Editor’s note: This article was initially published in The Daily Gazette, Swarthmore’s online, daily newspaper founded in Fall 1996. As of Fall 2018, the DG has merged with The Phoenix. See the about page to read more about the DG.

This semester, many students in Sharples have noticed the appearance of organic cereals and bright green heart stickers that denote organic food products or food prepared without transfats. Sharples’ purchasing director Janet Kassab has observed that most of these “changes” are actually responses to student requests to know what kinds of ingredients are in the food that we eat in Sharples.

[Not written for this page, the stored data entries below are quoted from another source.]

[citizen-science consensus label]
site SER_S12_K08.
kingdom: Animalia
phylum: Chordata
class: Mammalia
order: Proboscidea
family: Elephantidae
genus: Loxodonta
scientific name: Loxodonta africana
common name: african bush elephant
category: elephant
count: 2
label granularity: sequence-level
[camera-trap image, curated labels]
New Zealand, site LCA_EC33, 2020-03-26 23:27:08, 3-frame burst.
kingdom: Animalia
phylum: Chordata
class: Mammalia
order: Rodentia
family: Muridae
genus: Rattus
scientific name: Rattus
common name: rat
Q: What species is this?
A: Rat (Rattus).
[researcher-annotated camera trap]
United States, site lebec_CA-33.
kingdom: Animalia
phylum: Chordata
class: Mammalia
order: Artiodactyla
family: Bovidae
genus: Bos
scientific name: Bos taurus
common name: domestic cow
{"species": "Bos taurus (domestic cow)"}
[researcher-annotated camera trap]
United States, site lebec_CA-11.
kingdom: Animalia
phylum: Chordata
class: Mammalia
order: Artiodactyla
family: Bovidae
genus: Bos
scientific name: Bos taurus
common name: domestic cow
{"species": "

“What the students want, we do our best to give,” explains Kassab, who is eager to meet the needs and requests of students, citing the daily efforts to provide alternative meals for those who cannot eat certain ingredients. The addition of organic cereals, which Kassab jokingly refers to as her “hippie corner,” was specifically intended to meet the needs of students who need wheat or gluten free cereal.

Sample advertisement

How else do students make requests of Sharples? “The napkin board is fairly effective.” The attention to transfats, for example, is actually a result of questions from students. While the switch to transfat free frying oil was nothing new, the big difference is that Sharples is now “advertising” the lack of transfats. The new philosophy on healthy ingredients in Sharples: “If you’ve got it, flaunt it,” Kassab says, alluding to stickers such as those marking the low fat yogurts and visible cartons for organic tomatoes.

Kassab also observes that when it comes to food with transfats, “the real culprits are the baked goods.” However, Kassab hopes to address that as well, since General Mills, which recently bought Pillsbury, has been creating new frozen baked goods with fewer tranfats in their preservatives.

The attention students are paying to healthy food is “here to stay” in Kassab’s opinion. She doubts that the consumption of foods with these healthy ingredients is dramatically different than before the labelling system, although “if anything, we’ve had less this year to send to the homeless at the end of the week,” students are definitely more concerned about what they’re putting in their mouths.

As part of an effort to encourage this awareness, Kassab has been hoping to have a health awareness day in March as well as running a competition (the materials for which can be found in the office at the top of Sharples) to design a new slogan and logo to mark special health-conscious selections at Sharples. The student whose submission is selected will win a prize.